» **Required work**
Transcribe only the lines between the first line of the records and the line containing "site DEB_S1_G4.", inclusive, exactly as written.

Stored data
■ ■ ■

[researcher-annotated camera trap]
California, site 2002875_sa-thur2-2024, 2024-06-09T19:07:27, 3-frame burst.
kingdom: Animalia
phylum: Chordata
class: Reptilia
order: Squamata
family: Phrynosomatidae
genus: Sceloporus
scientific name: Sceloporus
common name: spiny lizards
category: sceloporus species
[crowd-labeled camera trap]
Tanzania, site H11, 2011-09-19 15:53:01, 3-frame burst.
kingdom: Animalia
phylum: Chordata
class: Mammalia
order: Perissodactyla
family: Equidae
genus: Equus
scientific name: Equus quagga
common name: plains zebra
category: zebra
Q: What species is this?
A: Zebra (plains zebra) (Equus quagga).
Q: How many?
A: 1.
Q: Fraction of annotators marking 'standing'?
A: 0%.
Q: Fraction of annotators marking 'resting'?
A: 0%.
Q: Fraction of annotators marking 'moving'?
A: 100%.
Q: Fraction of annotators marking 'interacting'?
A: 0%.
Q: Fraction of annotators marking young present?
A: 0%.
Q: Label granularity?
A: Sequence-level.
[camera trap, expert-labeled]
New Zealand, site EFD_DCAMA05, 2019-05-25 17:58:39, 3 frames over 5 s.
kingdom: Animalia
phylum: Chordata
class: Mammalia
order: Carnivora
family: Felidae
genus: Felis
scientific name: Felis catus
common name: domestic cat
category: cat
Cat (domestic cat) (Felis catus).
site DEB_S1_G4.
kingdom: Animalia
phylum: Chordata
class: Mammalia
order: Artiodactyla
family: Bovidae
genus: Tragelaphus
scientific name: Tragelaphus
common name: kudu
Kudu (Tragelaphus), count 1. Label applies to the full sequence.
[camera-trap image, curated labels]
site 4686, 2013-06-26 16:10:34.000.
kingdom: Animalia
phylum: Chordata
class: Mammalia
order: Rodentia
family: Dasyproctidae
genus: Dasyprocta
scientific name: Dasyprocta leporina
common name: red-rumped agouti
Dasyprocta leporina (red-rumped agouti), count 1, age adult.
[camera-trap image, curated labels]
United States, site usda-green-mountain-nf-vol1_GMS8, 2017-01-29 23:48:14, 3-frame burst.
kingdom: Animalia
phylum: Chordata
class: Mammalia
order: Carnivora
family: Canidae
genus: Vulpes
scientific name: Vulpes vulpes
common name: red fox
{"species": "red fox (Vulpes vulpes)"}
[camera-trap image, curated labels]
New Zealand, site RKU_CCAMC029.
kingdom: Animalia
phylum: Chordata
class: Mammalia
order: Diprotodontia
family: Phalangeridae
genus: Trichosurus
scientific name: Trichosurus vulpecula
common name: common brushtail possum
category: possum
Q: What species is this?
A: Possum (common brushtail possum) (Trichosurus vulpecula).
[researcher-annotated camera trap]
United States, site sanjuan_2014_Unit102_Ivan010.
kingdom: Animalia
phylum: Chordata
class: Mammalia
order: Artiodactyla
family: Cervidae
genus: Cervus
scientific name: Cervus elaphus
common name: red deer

■ ■ ■

» **Task response**
[researcher-annotated camera trap]
California, site 2002875_sa-thur2-2024, 2024-06-09T19:07:27, 3-frame burst.
kingdom: Animalia
phylum: Chordata
class: Reptilia
order: Squamata
family: Phrynosomatidae
genus: Sceloporus
scientific name: Sceloporus
common name: spiny lizards
category: sceloporus species
[crowd-labeled camera trap]
Tanzania, site H11, 2011-09-19 15:53:01, 3-frame burst.
kingdom: Animalia
phylum: Chordata
class: Mammalia
order: Perissodactyla
family: Equidae
genus: Equus
scientific name: Equus quagga
common name: plains zebra
category: zebra
Q: What species is this?
A: Zebra (plains zebra) (Equus quagga).
Q: How many?
A: 1.
Q: Fraction of annotators marking 'standing'?
A: 0%.
Q: Fraction of annotators marking 'resting'?
A: 0%.
Q: Fraction of annotators marking 'moving'?
A: 100%.
Q: Fraction of annotators marking 'interacting'?
A: 0%.
Q: Fraction of annotators marking young present?
A: 0%.
Q: Label granularity?
A: Sequence-level.
[camera trap, expert-labeled]
New Zealand, site EFD_DCAMA05, 2019-05-25 17:58:39, 3 frames over 5 s.
kingdom: Animalia
phylum: Chordata
class: Mammalia
order: Carnivora
family: Felidae
genus: Felis
scientific name: Felis catus
common name: domestic cat
category: cat
Cat (domestic cat) (Felis catus).
site DEB_S1_G4.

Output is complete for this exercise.